READING PASSAGE:
--- START ---
Maps to the Stars
★★★
Now playing


Bruce Wagner is a screenwriter, producer and director whose specialty is highlighting Shadowland’s ugliest flaws and skewering its narcissistic stars. David Cronenberg is both revered and (by some) despised for illuminating human brutality and the body horrific on the big screen. Put them together and you get Maps to the Stars, a visceral satire of Hollywood that nestles down in a viper pit of fame, fortune, and self-righteous excess, more wasteland than red carpet.

As its title suggests, the film starts with a Hollywood outsider seeking her way in. Agatha Weiss (Mia Wasikowska) arrives in Los Angeles by Greyhound, a waifish, fire-scarred woman in a T-shirt emblazoned with “I Was a Bad Babysitter” (a portentous clue worth noting). When Agatha snags a ride with chauffeur and aspiring actor Jerome Fontana (Robert Pattinson), she claims to be in town to visit distant relatives. But first, she wants to do a little sightseeing and search for the homes of the stars.

It’s only when Jerome takes Agatha to the charred foundation of a famous Hollywood therapist’s house that we realize her connections to the city and its people are deeper than she has let on. Agatha confesses that she was the original bad babysitter, having worked for the family that used to live in the burned-down home.
--- END ---
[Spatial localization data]
--- START ---
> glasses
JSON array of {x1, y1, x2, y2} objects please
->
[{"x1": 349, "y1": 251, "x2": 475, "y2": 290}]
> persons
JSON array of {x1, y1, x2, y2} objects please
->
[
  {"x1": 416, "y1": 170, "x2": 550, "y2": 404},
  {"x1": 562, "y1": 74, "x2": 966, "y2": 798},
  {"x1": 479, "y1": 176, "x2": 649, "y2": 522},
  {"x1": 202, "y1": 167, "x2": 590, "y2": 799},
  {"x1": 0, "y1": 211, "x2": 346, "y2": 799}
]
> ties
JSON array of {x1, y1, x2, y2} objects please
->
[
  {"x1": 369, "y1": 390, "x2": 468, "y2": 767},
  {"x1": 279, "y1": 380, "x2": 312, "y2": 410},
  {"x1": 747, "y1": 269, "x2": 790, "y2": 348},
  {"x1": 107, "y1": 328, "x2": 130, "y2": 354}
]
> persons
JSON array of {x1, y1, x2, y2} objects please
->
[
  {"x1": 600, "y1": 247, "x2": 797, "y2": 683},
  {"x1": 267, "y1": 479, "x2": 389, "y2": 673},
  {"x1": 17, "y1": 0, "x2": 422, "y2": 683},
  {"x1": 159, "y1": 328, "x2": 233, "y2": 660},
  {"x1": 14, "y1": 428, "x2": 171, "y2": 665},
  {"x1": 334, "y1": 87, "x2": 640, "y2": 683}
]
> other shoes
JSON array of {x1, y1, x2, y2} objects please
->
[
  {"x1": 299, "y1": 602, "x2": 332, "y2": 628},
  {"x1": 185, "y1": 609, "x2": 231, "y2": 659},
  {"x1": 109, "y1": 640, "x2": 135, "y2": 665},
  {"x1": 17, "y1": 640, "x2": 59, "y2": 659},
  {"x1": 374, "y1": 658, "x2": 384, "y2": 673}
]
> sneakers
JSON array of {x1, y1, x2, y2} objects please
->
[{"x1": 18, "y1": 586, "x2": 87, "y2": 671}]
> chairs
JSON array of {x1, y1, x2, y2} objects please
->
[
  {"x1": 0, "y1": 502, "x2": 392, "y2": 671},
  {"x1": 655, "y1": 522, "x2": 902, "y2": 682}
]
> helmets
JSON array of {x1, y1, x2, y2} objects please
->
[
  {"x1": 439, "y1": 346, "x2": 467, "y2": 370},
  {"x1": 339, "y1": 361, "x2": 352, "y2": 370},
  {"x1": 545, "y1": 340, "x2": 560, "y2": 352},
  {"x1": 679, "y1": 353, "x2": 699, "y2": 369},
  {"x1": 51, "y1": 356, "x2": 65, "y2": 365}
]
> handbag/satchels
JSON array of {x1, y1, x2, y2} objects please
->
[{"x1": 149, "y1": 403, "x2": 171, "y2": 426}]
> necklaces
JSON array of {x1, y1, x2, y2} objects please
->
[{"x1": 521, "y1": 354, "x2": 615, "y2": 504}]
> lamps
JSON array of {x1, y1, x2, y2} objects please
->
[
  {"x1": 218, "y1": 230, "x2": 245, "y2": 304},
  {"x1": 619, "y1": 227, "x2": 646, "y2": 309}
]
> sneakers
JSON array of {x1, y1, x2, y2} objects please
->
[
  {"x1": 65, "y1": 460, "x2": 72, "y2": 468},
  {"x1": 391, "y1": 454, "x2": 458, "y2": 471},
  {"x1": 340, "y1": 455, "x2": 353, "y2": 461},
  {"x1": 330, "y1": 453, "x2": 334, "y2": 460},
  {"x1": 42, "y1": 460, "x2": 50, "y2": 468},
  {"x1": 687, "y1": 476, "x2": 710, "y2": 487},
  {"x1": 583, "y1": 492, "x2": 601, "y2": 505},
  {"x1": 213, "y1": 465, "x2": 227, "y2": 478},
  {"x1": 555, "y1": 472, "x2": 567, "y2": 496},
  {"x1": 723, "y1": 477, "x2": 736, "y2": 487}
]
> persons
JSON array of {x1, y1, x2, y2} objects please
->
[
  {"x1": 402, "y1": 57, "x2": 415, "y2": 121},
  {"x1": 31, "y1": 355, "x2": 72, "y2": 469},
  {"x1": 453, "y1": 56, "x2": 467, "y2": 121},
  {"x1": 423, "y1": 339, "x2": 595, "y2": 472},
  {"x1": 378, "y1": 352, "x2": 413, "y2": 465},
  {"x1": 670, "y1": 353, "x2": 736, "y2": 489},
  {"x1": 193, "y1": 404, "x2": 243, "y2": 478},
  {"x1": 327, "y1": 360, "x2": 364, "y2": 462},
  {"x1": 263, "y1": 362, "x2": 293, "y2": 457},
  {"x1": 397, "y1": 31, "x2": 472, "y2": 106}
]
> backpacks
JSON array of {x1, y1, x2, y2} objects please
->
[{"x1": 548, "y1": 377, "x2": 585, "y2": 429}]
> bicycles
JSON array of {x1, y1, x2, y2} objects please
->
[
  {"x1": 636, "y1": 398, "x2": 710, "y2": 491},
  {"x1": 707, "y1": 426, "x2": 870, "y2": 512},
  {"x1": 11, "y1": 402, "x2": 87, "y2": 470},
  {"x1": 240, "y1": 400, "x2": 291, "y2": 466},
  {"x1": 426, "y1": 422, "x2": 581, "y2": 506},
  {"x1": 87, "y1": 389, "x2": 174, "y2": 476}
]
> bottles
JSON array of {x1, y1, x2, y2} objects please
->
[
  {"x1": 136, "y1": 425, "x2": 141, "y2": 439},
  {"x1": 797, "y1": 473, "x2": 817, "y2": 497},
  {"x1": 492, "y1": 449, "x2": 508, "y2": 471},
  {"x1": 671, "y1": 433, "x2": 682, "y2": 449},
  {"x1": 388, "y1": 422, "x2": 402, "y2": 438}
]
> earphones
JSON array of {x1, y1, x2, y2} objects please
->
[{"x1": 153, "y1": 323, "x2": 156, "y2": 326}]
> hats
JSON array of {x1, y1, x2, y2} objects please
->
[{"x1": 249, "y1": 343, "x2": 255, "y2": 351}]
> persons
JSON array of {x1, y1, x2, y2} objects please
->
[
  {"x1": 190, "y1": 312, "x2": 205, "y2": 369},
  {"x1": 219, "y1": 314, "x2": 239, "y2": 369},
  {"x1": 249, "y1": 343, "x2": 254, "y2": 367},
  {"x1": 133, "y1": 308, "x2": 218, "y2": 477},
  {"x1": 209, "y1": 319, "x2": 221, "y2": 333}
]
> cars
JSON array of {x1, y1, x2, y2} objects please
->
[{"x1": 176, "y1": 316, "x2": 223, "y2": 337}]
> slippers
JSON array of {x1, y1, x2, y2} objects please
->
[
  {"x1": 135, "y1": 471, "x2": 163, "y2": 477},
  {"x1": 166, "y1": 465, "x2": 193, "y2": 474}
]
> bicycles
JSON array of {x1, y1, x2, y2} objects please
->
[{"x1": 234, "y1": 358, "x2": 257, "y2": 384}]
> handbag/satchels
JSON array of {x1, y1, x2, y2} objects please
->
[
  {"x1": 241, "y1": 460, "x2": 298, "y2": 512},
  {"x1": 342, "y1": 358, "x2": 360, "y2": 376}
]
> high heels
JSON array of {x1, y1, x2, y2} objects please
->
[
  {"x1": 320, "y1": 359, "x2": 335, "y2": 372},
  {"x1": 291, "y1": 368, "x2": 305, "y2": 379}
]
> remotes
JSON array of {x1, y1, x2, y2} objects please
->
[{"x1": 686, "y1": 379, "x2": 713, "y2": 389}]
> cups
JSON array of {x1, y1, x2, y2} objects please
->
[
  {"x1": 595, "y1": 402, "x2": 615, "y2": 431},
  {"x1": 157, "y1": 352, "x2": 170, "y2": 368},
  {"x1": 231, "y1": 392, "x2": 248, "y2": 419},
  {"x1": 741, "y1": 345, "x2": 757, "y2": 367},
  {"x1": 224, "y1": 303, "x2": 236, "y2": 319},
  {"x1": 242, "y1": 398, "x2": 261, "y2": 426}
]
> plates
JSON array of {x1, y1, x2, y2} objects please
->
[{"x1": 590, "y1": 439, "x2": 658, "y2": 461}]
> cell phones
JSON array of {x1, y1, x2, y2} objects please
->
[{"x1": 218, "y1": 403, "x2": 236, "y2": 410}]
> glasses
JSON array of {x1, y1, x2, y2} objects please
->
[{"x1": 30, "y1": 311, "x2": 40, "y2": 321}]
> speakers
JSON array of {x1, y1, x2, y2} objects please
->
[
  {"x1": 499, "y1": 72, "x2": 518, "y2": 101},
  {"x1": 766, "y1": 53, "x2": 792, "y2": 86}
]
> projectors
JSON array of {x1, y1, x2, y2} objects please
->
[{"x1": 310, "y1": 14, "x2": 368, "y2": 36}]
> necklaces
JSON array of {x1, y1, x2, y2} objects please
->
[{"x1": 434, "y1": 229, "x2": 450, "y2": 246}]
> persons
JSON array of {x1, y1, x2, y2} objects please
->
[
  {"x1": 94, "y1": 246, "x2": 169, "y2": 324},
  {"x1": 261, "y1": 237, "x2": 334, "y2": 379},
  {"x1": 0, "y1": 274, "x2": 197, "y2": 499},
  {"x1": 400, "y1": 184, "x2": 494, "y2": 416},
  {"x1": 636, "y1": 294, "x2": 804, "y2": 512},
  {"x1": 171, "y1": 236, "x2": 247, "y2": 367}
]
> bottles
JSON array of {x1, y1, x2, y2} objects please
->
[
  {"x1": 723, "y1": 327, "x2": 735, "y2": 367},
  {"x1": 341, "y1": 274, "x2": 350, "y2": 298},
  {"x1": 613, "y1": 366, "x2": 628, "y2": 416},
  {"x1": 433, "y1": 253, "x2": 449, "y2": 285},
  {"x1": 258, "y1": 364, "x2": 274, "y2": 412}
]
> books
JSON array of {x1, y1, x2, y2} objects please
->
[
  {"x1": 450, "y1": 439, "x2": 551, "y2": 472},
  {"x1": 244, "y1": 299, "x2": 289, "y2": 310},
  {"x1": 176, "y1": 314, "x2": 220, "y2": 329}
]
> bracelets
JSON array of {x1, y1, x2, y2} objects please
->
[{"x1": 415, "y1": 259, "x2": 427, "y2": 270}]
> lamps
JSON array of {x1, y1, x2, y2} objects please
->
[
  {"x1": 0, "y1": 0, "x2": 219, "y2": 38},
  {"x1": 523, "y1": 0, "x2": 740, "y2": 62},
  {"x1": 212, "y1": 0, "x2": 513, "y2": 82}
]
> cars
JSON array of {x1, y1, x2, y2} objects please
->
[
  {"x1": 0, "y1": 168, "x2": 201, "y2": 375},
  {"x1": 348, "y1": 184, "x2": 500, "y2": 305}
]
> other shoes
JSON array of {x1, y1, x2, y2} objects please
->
--- END ---
THE TASK: From the film review at the top of the page, write out the passage starting with "Bruce Wagner is" and going on through "than red carpet.".

OUTPUT BELOW:
Bruce Wagner is a screenwriter, producer and director whose specialty is highlighting Shadowland’s ugliest flaws and skewering its narcissistic stars. David Cronenberg is both revered and (by some) despised for illuminating human brutality and the body horrific on the big screen. Put them together and you get Maps to the Stars, a visceral satire of Hollywood that nestles down in a viper pit of fame, fortune, and self-righteous excess, more wasteland than red carpet.